Otra buena señal para demostrar la escasez educacional en Estados Unidos es su manía de englobar de manera arbitraria a la misma cultura, sólo porque no tienen la capacidad de diferenciar una cosa de la otra. Una de las expresiones y manifestaciones más afectadas por estos parámetros es la música internacional, la cual en Estados Unidos pasa por default a formar parte de un concepto tan absurdo como es el World Music. Vaya, para los oídos americanos, el hip hop de Asian Dub Fundation (Inglaterra/India), la remezcla de banda y electrónica del colectivo Nortec (de México) o la música tradicional de Cesaria Evora (Cabo Verde), es exactamente lo mismo. Esto viene a colación porque en ¿Bailamos? los latinos son los que por antonomasia deben de saber mover la patita con mucho sabor, mientras se escucha salsa, lambada o tango; los negros son los que tendrán el ritmo, y los europeos son los que dominan los bailes de salón; todo esto mientras el patético y aburrido abogado blanco de los suburbios John Clark (Richard Gere) trata de aprender a bailar para salir de su agobiante rutina en donde no recibe la atencion de su esposa Beverly (Susan Sarandon), su hija Tamara (Jena Clark) cree que es muy viejo y su trabajo, dando las noticias de las herencias a las familias, lo está obligando a cuestionarse qué es lo que se necesita para realmente ser feliz.

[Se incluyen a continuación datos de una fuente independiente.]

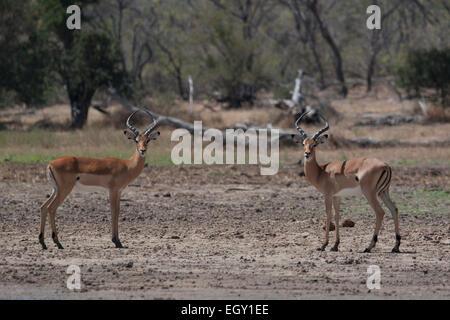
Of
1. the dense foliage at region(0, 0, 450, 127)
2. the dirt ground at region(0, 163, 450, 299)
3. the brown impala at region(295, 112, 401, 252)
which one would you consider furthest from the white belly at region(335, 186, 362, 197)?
the dense foliage at region(0, 0, 450, 127)

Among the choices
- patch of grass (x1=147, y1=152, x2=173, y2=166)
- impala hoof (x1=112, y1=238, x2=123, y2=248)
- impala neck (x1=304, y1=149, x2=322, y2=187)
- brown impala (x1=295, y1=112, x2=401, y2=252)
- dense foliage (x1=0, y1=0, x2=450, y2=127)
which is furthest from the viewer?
dense foliage (x1=0, y1=0, x2=450, y2=127)

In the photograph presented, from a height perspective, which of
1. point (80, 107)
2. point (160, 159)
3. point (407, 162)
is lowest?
point (407, 162)

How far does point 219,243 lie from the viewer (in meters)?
9.54

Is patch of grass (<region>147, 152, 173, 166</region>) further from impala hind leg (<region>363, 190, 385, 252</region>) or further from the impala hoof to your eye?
impala hind leg (<region>363, 190, 385, 252</region>)

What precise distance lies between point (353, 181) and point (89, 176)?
318cm

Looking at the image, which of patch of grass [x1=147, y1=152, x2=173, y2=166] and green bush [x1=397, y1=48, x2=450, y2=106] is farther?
green bush [x1=397, y1=48, x2=450, y2=106]

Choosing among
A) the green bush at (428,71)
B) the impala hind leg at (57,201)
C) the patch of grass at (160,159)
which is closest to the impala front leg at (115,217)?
the impala hind leg at (57,201)

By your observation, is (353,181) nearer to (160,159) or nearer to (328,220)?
(328,220)

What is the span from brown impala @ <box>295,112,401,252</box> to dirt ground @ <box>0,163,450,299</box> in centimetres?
39

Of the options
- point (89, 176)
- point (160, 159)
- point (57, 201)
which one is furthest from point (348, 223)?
point (160, 159)

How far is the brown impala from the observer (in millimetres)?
8914

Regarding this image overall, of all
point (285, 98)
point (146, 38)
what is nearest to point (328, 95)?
point (285, 98)
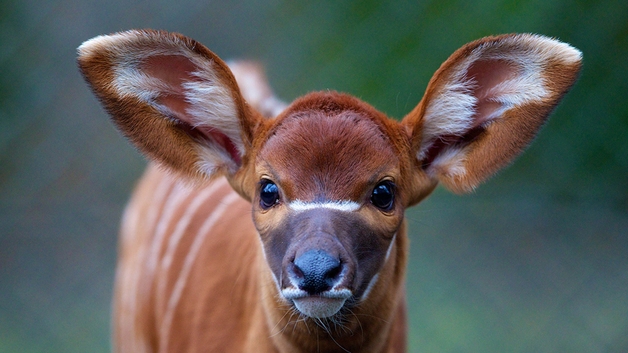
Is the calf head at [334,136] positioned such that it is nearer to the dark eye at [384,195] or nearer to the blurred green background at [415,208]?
the dark eye at [384,195]

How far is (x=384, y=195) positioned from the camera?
2336mm

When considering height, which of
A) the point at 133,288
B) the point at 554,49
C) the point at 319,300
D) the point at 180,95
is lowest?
the point at 133,288

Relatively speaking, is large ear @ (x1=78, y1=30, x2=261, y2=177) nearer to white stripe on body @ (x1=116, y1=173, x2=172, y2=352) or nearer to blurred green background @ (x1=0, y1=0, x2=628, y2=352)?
white stripe on body @ (x1=116, y1=173, x2=172, y2=352)

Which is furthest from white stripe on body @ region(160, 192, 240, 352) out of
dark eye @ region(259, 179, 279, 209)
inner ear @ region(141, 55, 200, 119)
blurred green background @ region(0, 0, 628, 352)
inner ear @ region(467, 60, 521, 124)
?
blurred green background @ region(0, 0, 628, 352)

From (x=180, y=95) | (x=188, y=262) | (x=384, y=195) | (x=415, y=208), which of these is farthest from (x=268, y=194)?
(x=415, y=208)

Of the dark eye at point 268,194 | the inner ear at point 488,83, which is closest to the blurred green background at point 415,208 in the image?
the inner ear at point 488,83

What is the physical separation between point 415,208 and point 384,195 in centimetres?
290

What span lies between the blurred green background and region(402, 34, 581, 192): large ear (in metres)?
2.25

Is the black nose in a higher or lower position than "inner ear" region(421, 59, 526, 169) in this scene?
lower

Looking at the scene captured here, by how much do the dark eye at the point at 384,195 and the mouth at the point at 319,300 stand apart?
0.36 meters

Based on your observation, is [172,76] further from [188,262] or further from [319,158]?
[188,262]

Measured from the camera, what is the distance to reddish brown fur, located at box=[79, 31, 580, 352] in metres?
2.25

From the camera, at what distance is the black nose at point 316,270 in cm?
199

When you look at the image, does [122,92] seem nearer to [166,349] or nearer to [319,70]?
[166,349]
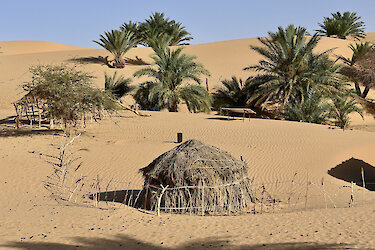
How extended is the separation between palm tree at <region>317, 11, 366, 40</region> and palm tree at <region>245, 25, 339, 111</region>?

Lo malo es que para John cualquier baile es lo mismo, no aprendiendo de la verdadera pasión que significa estar en la pista de baile. Nuevamente sucede con esta cinta el miedo de no dar un buen paso doble hacia otras cosas. En este caso, la cinta durante gran parte nos da a entender que la necesidad de aprender baile por parte de John es para sentir un respiro y olvidarse de su familia, por lo que creemos que lo más conveniente es una rebelión de su parte. Pero al parecer para Hollywood no es muy correcto el rompimiento familiar y al fin y al cabo todo esto es una prueba de amor para su odiosa esposa. Inaudito o no, esto es algo que sólo en Hollywood puede suceder.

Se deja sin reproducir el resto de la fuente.